Pero sólo con una ética interna, no impuesta, que busque no sólo no hacer el
mal, sino impulsar el bien, se puede combatir este tipo de embrutecimiento. Y
ese impulso hacia el bien, no puede venir del puro y árido sentido del deber
kantiano, sino del jugoso ejercicio del amor. Hacer el bien por amor es una
inmensa fuente de alegría y felicidad que combate de forma directa el
embrutecimiento. Por supuesto, hay muchísimas personas que hacen este bien por
amor desde posiciones no creyentes. Las admiro profundamente. Es evidente que,
tanto para estas personas como para cualquier otra, es más fácil hacer el bien
por amor si, primero, o al menos al mismo tiempo, son amados. Pero en este
mundo es imposible hallar un amor incondicional, garantizado, asegurado. Sólo
una religión que nos relacione con un Dios que nos da ese amor incondicional,
garantizado, asegurado y, además, gratuito e infinito, puede dar esa base que,
sin ser condición absolutamente necesaria, sí que es altísimamente conveniente
para lograr la felicidad que se deriva de hacer el bien por amor.

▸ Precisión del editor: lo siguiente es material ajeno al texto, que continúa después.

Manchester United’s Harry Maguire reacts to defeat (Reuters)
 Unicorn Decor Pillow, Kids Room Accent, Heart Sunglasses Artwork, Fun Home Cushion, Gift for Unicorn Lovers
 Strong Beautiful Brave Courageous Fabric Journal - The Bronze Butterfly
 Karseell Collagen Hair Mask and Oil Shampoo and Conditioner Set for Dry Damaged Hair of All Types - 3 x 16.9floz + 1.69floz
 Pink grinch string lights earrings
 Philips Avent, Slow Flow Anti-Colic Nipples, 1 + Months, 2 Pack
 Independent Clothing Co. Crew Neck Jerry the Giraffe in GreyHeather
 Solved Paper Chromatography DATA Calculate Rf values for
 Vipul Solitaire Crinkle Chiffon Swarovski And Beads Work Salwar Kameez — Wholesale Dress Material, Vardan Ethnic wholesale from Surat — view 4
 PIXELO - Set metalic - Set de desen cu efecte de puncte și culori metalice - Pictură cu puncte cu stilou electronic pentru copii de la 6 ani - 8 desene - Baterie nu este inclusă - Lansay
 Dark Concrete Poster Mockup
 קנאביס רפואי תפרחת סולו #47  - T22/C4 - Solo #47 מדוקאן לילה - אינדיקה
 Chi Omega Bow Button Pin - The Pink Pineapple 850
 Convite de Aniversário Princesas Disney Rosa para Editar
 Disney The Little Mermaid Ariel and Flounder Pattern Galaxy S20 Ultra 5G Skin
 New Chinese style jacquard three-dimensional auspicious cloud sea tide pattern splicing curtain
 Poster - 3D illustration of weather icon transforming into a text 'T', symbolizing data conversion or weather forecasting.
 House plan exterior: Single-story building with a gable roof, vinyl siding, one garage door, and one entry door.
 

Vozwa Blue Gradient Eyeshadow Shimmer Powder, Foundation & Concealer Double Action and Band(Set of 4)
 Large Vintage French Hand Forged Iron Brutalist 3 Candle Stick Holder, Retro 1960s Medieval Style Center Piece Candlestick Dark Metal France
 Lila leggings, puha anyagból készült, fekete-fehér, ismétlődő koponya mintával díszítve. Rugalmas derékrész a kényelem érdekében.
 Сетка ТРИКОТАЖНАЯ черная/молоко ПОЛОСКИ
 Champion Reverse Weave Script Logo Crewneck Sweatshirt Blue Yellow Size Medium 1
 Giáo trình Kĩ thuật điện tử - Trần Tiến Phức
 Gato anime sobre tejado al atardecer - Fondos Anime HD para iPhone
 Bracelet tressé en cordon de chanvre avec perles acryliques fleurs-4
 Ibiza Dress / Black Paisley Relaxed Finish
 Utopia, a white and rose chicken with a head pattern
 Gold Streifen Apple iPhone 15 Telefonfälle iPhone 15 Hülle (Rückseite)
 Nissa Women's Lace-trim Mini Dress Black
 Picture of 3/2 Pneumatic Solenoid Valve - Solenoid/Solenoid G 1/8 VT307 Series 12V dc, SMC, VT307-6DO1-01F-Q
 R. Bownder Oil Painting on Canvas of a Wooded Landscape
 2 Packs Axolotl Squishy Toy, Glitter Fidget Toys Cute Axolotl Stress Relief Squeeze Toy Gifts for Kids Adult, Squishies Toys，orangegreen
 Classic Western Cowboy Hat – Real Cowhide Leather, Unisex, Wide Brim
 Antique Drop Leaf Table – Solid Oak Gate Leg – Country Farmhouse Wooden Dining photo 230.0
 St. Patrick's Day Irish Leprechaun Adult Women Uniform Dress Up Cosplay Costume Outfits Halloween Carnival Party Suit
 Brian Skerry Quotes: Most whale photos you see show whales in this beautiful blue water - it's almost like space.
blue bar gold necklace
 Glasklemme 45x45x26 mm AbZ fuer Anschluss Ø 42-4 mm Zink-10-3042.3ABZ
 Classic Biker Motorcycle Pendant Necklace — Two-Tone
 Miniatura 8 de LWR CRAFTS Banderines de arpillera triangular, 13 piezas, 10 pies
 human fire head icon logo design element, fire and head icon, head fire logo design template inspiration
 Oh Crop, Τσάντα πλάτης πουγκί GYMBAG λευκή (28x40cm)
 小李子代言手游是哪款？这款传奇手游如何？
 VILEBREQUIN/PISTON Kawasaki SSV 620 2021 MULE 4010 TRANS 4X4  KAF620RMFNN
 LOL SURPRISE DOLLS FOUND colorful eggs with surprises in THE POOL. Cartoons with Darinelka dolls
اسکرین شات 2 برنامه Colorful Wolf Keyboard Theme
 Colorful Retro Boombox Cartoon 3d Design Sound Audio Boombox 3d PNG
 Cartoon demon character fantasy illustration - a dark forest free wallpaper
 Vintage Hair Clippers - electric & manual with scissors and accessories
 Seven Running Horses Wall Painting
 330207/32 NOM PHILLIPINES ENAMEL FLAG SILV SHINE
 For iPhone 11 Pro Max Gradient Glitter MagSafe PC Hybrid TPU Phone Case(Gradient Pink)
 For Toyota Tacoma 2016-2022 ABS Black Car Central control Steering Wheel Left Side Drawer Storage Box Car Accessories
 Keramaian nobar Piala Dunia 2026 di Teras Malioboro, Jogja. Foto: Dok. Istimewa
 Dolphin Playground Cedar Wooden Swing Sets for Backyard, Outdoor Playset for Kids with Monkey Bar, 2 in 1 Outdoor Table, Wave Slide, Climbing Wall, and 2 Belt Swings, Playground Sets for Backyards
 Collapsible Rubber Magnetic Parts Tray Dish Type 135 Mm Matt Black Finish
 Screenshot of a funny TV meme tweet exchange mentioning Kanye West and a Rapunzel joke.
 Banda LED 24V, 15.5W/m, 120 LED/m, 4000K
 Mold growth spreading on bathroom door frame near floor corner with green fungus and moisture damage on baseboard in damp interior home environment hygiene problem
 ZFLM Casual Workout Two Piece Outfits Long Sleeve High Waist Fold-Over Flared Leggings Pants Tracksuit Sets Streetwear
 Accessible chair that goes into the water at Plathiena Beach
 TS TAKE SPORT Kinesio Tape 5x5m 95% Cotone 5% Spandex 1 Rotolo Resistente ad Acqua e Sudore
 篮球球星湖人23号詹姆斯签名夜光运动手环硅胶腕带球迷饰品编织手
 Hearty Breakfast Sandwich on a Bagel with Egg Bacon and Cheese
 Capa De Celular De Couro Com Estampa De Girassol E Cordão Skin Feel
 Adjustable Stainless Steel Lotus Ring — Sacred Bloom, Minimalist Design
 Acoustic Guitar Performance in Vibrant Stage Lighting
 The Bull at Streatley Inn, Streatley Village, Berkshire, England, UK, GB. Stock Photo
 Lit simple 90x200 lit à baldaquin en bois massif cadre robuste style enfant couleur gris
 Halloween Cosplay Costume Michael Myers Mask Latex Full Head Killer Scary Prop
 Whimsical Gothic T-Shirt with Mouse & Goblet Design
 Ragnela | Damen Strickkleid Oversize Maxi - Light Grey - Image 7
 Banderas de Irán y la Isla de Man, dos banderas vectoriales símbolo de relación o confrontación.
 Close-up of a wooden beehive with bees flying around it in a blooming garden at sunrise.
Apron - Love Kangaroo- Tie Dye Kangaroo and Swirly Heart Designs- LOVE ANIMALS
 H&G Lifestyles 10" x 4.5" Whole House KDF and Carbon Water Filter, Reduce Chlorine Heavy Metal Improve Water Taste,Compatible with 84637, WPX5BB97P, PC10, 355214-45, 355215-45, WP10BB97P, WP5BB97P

Y así, se
podrá matar al embrutecimiento.
En
un mundo en el que se consiga lo que he llamado alargamiento proporcional de la
vida, también habrá más tiempo para formar a esa juventud extendida en estas
tres cosas, cultura, ética y religión. O, si se prefiere, verdad, bondad y
belleza. Si, además, hay más tiempo libre, esa formación será también factible
a lo largo del resto de la vida expandida.
Así
pues, el alargamiento proporcionado –o supra proporcionado– de la vida, que hay
que potenciar en sí mismo, como un bien, a través de la ciencia y la medicina,
puede ser también una bendición para la riqueza antropológica. Pero éste es un
reto al que tendremos que enfrentarnos como especie. Y no es un reto fácil ni
exento de graves riesgos. Pongámonos ya manos a la obra. Yo ya lo estoy con
este escrito.
[1] Esto puede verse en mi estudio
“Los próximos 200 años”, en el post del 24 de Marzo de 2017
[2] No pretendo aquí entrar en la
discusión de si el cambio climático es un fenómeno antropogénico creado por las
emisiones de CO2 y otros gases invernadero. Acepto metodológicamente
que es así, sin que esto quiera decir que quito o pongo rey. Es sólo una
aceptación metodológica para ponerme en el peor de los casos.